The failing equation is
pumps.medium.sat.Tsat = Modelica.Media.Water.IF97_Utilities.BaseIF97.Basic.tsat(pumps.medium.p)
We are also seeing an access violation seemingly happening in omc__assert_fmi when simulating an FMU with pyfmi:
Thread 1 received signal SIGSEGV, Segmentation fault.
0x00007ffb5d6aae32 in ucrtbase!.intrinsic_setjmpex () from C:\Windows\System32\ucrtbase.dll
(gdb) bt
#0 0x00007ffb5d6aae32 in ucrtbase!.intrinsic_setjmpex () from C:\Windows\System32\ucrtbase.dll
#1 0x00007ffa8fb618db in omc_assert_fmi (threadData=0x41a50f0, info=..., msg=<optimized out>)
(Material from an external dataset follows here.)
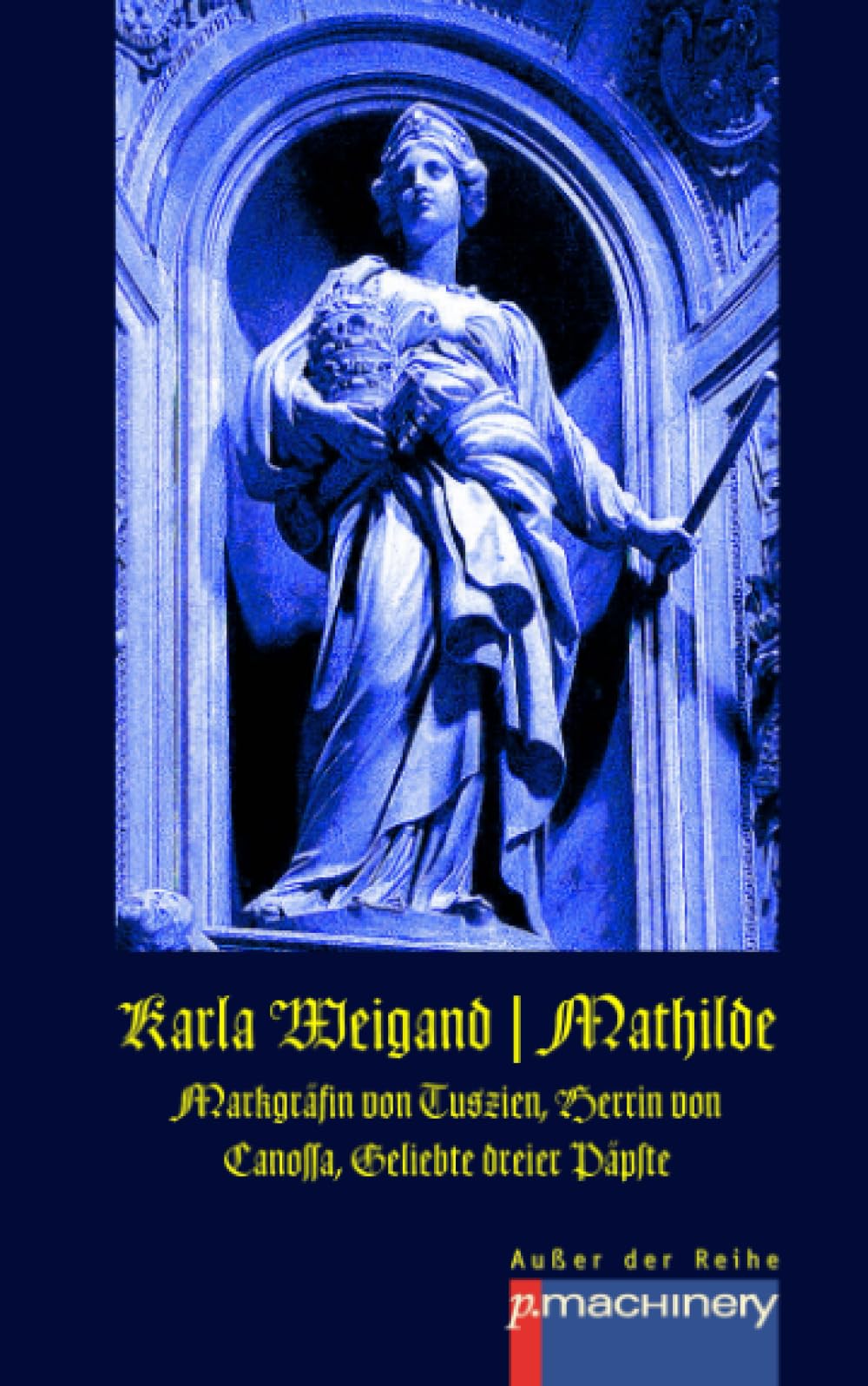 MATHILDE: Markgräfin von Tuszien, Herrin von Canossa, Geliebte dreier Päpste Historical Fiction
at <snip>.fmutmp/sources/fmi-export/fmu2_model_interface.c.inc:228
...
seemingly happening when an assert is triggered
The line 228 points
static void omc_assert_fmi(threadData_t *threadData, FILE_INFO info, const char *msg, ...) __attribute__ ((noreturn));
static void omc_assert_fmi(threadData_t *threadData, FILE_INFO info, const char *msg, ...)
{
va_list args;
va_start(args, msg);
omc_assert_fmi_common(threadData, fmi2Error, LOG_STATUSERROR, info, msg, args);
va_end(args);
MMC_THROW_INTERNAL(); // <==HERE
}
It seems a longjmp is going wrong somehow. Unfortunately I don't have a small reproducer, but we are stumped how to troubleshoot this further? any pointers? pyfmi 2.13.1, Windows 10, OMEdit 1.24.0-dev.beta.0
@arun3688 could you please have a look?
@arun3688 can you perchance help out with how to troubleshoot this crash?
I have since found out that the segfault happens when this assert is thrown from one of our functions:
omc_assert(threadData, info, "Model error: Argument of log(T) was %g should be > 0", tmp1);, with an arg of -7144.6514982773951, but I don't think that will help a lot?
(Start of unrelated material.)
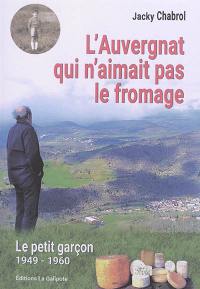 L'Auvergnat qui n'aimait pas le fromage. Le petit garçon : 1949-1960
The problem is really sensitive to the stop time -- a tiny variation already avoids the crash (this suggests it will be hard to reproduce; I can only speculate about the reasons), but it's the segfault happening in the first place which is quite concerning.
Right now we just have an FMU which crashes (its solver) with a segfault instead of asserting/exiting out, but I don't know how to proceed from there?
The same model also crashes when running it in OMEdit (so without even exporting an FMU). Further debugging indicates that #9681 could be behind this, and #12381, #12440 related.
@arun3688 can you perchance help out with how to troubleshoot this crash?
I will try look into this and see if i can find something, but i don't have any idea on how to troubleshoot this crash
@arun3688 see comments in #9681. Maybe you can have a quick chat with @phannebohm about it.
@arun3688 @phannebohm I think I might have located the source of the crash, if it's the same underlying reason as in #9681: https://github.com/OpenModelica/OpenModelica/issues/9681#issuecomment-2393186548
Now on #13056